[SET EXERCISE] Rewrite the records starting at the line that contains "Looking at the" and ending at the line that contains "At what camera" as a numbered list, leaving out blank lines.

[DATA FOR THIS EXERCISE]
# # #
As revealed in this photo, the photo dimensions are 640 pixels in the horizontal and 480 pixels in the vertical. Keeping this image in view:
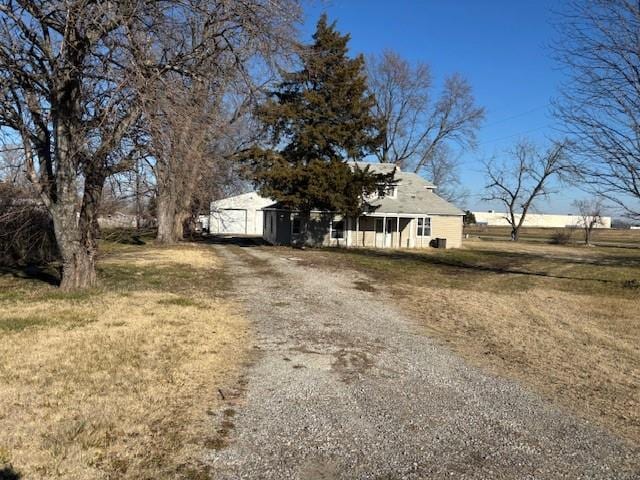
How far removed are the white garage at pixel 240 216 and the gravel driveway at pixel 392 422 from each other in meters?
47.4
# # #
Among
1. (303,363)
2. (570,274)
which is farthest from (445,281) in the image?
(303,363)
# # #
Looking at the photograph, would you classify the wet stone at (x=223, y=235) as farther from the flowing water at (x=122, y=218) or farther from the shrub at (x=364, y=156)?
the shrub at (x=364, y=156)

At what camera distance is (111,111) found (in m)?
# # #
[ANSWER FOR THE TASK]
1. Looking at the photograph, would you classify the wet stone at (x=223, y=235) as farther from the flowing water at (x=122, y=218) or farther from the shrub at (x=364, y=156)?
2. the shrub at (x=364, y=156)
3. At what camera distance is (111,111) found (in m)?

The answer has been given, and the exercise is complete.